Raphael’s ‘Madonna of Foligno’, in the Vatican, has been accounted by some a plague picture on account of its general character, and of the fireball descending on the city of Foligno. Raphael, however, painted the picture in a.d. 1512, the very year in which it is recorded that an aerolite fell into Foligno: the picture probably commemorates the escape of some individual or institution. There was a disastrous plague in Foligno, but not till a.d. 1523, and it has been depicted in a hideous picture by Gaetano Gandolfi of Bologna (a.d. 1734-1802), which is now in the Corsini Palace at Rome.

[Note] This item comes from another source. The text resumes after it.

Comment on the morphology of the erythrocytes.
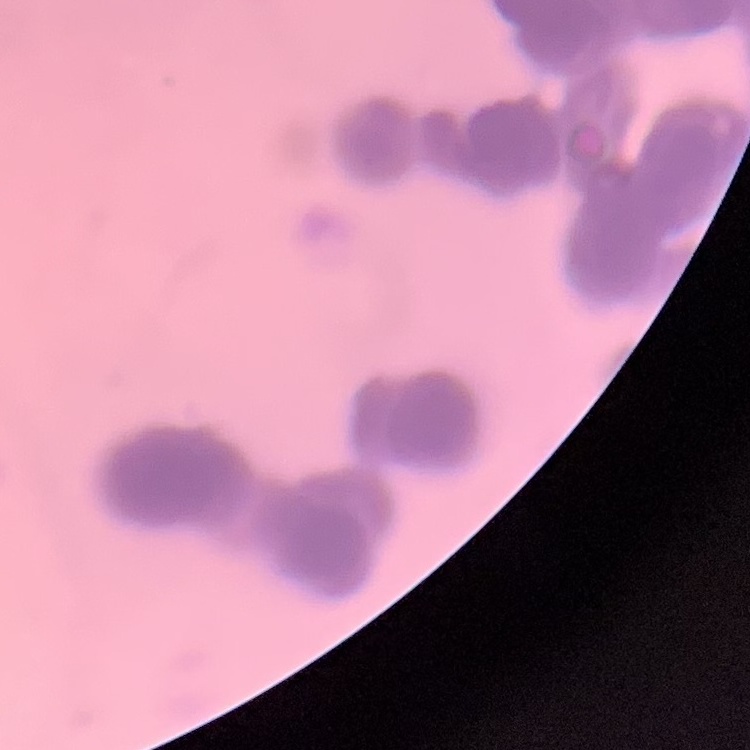
Rouleaux formation.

Miraculous Madonnas abound in Italy, but are, as a rule, of little artistic interest. A pleasing exception is the ‘Madonna and Child’ that hangs in the tribune of the church of Carmine in Perugia. It was put up to commemorate the deliverance of Perugia from plague at the prayer of the Perugian Carmelites: at each recurrence of plague it was the object of popular adoration. Formerly it was covered with a gauze veil, which caught fire and was destroyed, but the Madonna herself escaped any trace of injury.

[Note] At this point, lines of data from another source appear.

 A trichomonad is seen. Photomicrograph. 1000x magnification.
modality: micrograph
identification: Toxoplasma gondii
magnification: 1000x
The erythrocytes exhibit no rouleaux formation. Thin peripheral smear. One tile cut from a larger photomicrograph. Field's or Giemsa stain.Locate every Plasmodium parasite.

The Madonna of Ara Coeli and the Madonna of S. Maria Maggiore are both accredited deliverers from plague and pestilence in Rome.
Florence, too, has her miraculous Madonna in the small village of [Impruneta]. This dark panel, blackened and perished with the lapse of years, was found, so the legend goes, in the soil at Impruneta, uttering a cry as the workman’s spade struck it. Seldom or never exposed to the gaze of the devout, she has suffered the indignity of an exposure at the hands of the omnipresent photographer. In a.d. 1527 plague broke out in Florence in the early summer. On June 2, an enormous festival was celebrated in honour of the Virgin of the Annunciation, that she might be persuaded to succour the Commonwealth in its troubles. But in July and August the mortality rose to 150-200 a day, and in the autumn to twice these numbers, so that all business was at a standstill, and the city seemed deserted. Then the government determined to have recourse to the Black Virgin of Impruneta, whom the Commonwealth of Florence has invoked so often in various crises of its history. Of her Segni[165] says: ‘To this mother of God our city has never publicly applied in vain, in whatever extremity of distress. It is no light or silly thing, which I am here affirming: for in time of drought she ever sent rain: in periods of flood, she has restored to us fine weather: from pestilence she has removed the poison: and in every most grievous ill she has found its appropriate remedy.’ So the Black Virgin was brought from Impruneta, and the magistrates of Florence, ‘barefooted and in mourning, received her at the gate of the city, and carried her in solemn and very sad procession to the Church of the Servites. Forty thousand citizens had died in the month of November. But the never-failing Virgin of Impruneta prevailed on this occasion also. For with the coming of the cold weather, the sickness began to abate. And thus the faith of the Florentines in their charm was more than ever confirmed.’ The Black Virgin still watches over Florence in time of drought. Readers of Romola will recall that other stirring procession of the Impruneta Virgin, in which Savonarola strode along defiantly among his company of black and white Dominicans.
Throughout France and Italy numerous pictures may be seen, recording the ministrations of local or locally venerated saints in time of pestilence. Such is Tiepolo’s picture in the cathedral at Este, showing [St. Tecla liberating Este from plague]. Pictures such as this stand midway between the group of votive pictures and the group of actual plague scenes, of which Raphael (a.d. 1483-1520) is the earliest exponent.